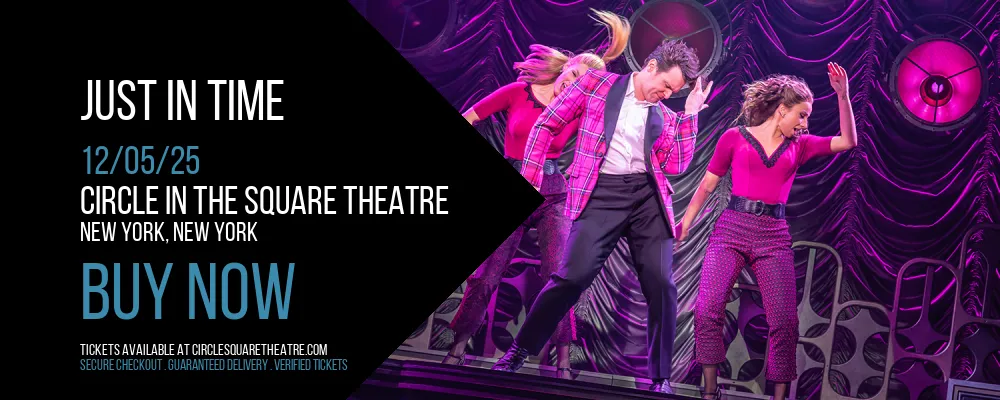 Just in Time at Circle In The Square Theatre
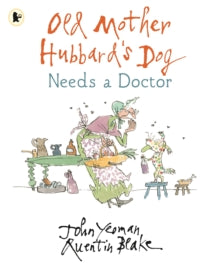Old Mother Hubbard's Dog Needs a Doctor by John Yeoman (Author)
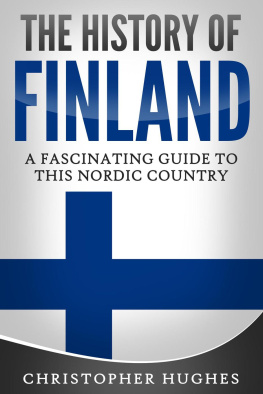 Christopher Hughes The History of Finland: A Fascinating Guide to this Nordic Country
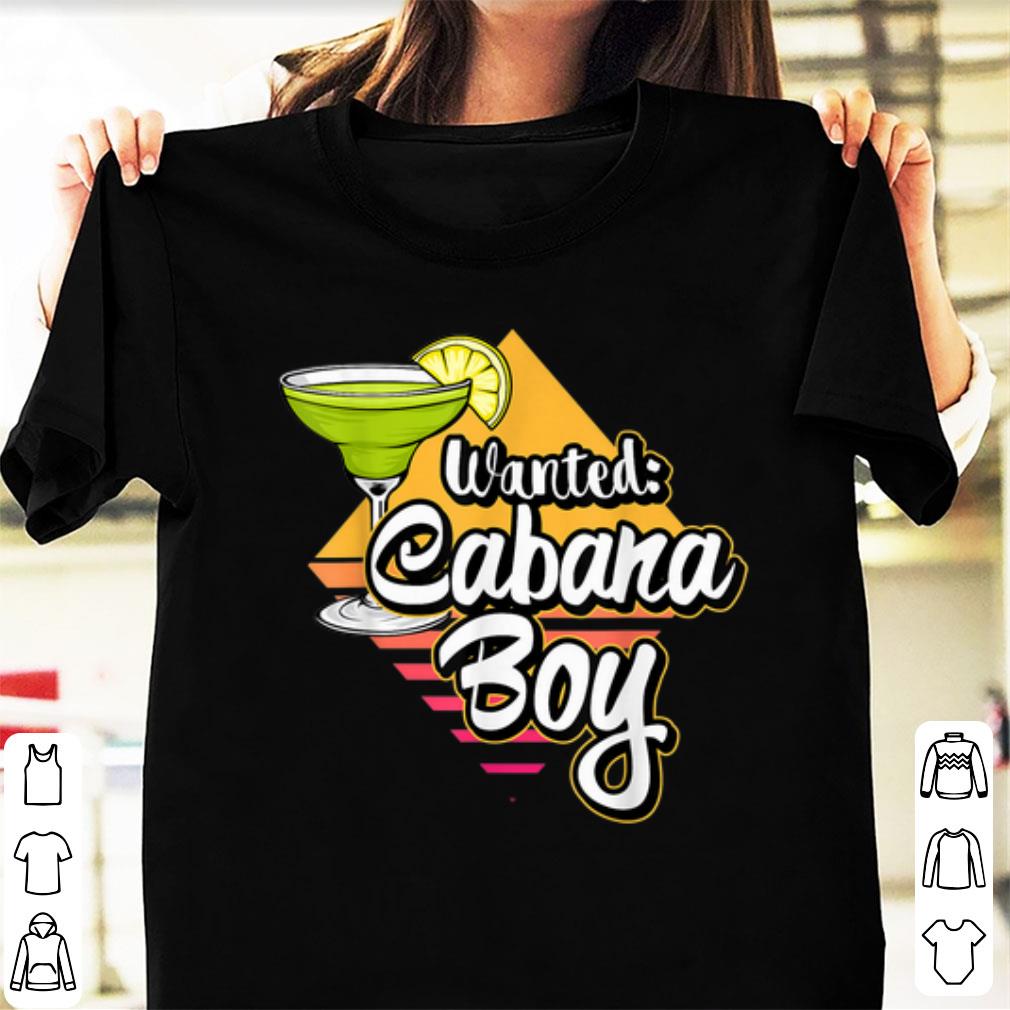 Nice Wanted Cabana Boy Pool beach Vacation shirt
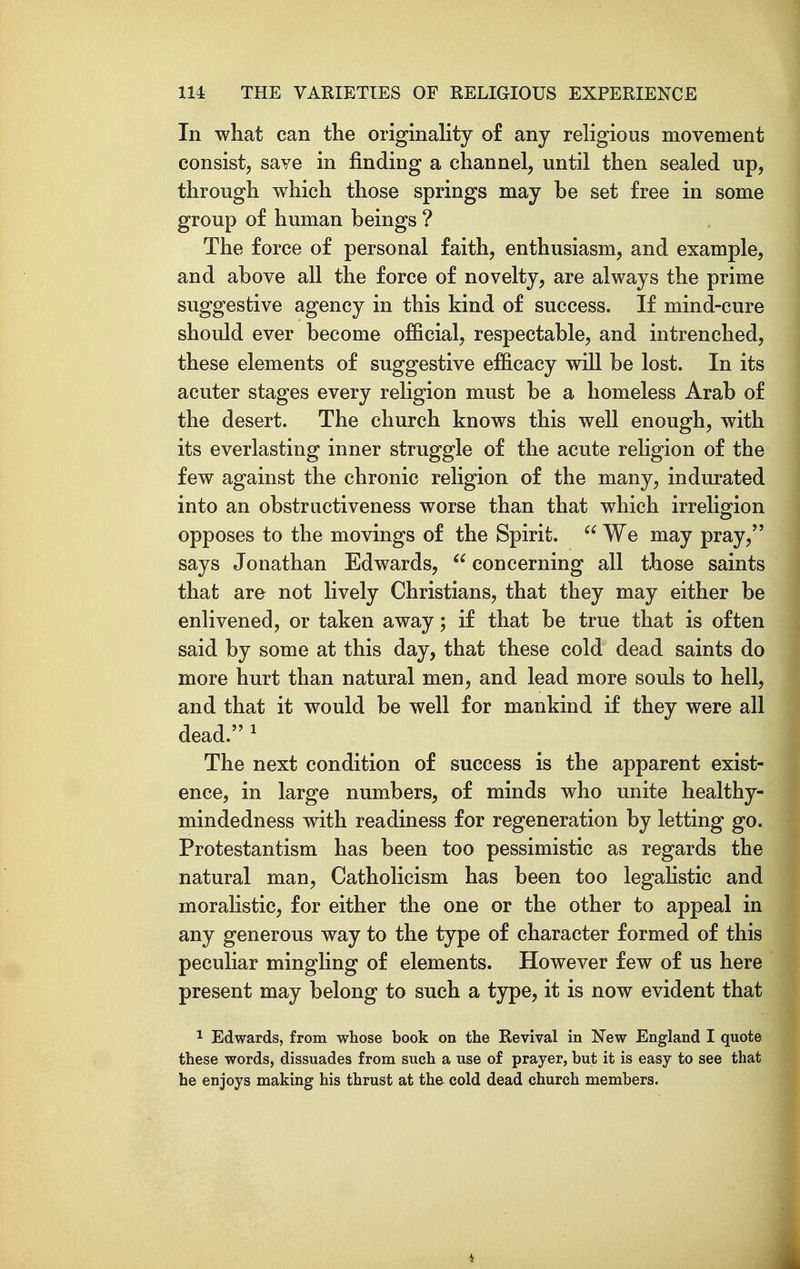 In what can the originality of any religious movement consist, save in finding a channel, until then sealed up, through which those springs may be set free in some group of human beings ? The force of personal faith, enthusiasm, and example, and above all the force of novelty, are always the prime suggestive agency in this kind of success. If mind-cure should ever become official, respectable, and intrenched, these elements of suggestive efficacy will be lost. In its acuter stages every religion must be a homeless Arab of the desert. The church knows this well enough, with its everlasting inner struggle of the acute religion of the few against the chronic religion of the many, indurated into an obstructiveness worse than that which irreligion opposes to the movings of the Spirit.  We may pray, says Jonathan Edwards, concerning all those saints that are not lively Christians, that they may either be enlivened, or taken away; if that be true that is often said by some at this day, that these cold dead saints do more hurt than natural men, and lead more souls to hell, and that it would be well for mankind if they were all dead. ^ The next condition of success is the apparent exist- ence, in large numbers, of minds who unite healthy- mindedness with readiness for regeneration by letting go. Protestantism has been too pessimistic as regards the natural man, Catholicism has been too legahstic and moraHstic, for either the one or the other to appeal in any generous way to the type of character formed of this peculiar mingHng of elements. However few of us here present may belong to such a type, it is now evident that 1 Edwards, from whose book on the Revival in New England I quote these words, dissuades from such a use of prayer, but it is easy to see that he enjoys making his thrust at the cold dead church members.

Required action:
Reproduce the rows word for word, from the first one up to and including the line with "Nice Wanted Cabana". Leave the pictures out of your answer.

Written response:
 Just in Time at Circle In The Square Theatre
Old Mother Hubbard's Dog Needs a Doctor by John Yeoman (Author)
 Christopher Hughes The History of Finland: A Fascinating Guide to this Nordic Country
 Nice Wanted Cabana Boy Pool beach Vacation shirt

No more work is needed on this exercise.